The amendment, led by Republican Senator Mitt Romney, reflects language included in the vast China legislation passed by the Senate in June, and would prohibit the Secretary of State from spending federal funds to “support or facilitate” presence of US government employees at the Games.

But with the opening of the Olympics in February, the fate of this measure is in limbo. With Congress concerned about President Joe Biden’s national agenda, the bill passed by the Senate has stalled in the House of Representatives.

The new amendment, if approved, would add the diplomatic boycott provision to the National Defense Authorization Act of 2022 (NDAA), a defense bill that Congress has passed every year since 1961.

The amendment calls for “an end to continued human rights violations by the Communist Party of China, including the Uyghur genocide,” but allows US funding for athletes, as well as for the US Olympic and Paralympic Committee and its members. employees and contractors.

Such a boycott “will harm the Chinese Communist Party, rather than punish our American athletes,” Romney told Reuters in a statement.

The amendment is co-sponsored by Democrats Tim Kaine and Ed Markey, and Republican Todd Young. The four senators are members of the Committee on Foreign Relations.

Members of Congress have been vocal in demanding an Olympic boycott or a change of venue, and lambasted the companies, arguing that their silence on what the State Department has called genocide of Uyghurs and other ethnic minorities in China encouraged the Chinese government.

Chinese authorities vehemently deny the abuse.

Democratic House Speaker Nancy Pelosi also called for a diplomatic boycott.

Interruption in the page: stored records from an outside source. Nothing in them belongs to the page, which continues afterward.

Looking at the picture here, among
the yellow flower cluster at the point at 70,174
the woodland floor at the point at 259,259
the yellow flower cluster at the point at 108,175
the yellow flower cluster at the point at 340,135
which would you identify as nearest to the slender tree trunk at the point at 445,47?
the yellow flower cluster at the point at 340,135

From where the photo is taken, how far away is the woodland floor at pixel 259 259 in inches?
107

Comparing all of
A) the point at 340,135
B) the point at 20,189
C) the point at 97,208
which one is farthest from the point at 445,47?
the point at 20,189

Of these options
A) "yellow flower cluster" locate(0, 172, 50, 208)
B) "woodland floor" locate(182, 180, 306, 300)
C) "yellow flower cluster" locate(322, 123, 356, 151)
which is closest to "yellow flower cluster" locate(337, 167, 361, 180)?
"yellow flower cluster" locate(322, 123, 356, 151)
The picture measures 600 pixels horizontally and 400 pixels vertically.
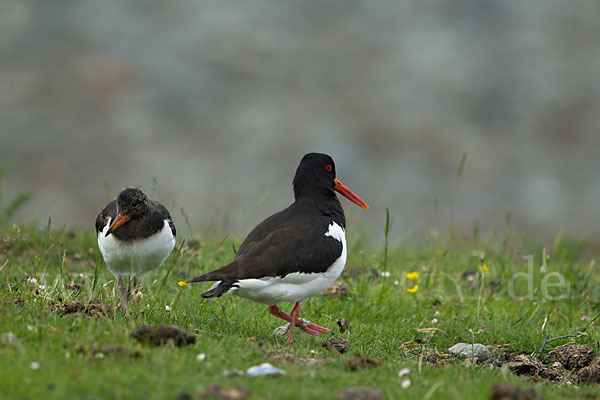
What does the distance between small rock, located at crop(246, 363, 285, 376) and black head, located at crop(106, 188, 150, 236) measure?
258 cm

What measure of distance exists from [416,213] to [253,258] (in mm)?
11307

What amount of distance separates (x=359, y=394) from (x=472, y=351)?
107 inches

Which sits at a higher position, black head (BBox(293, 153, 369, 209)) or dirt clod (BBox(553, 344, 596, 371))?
black head (BBox(293, 153, 369, 209))

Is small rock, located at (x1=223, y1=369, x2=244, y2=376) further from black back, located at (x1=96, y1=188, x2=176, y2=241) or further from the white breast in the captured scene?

The White House, which is planning a virtual meeting between Biden and Chinese leader Xi Jinping this year, has so far largely avoided controversy, saying it hopes to discuss a joint approach with its allies.

Countries often send official delegations to participate in the Olympic Opening Ceremonies. First Lady Jill Biden led a delegation to the Tokyo Summer Olympics in July, offering her support to a key ally despite concerns over the COVID-19 pandemic.

However, the extent of access by diplomatic delegations to the Games remains uncertain. Chinese authorities have said overseas spectators will not be allowed due to COVID.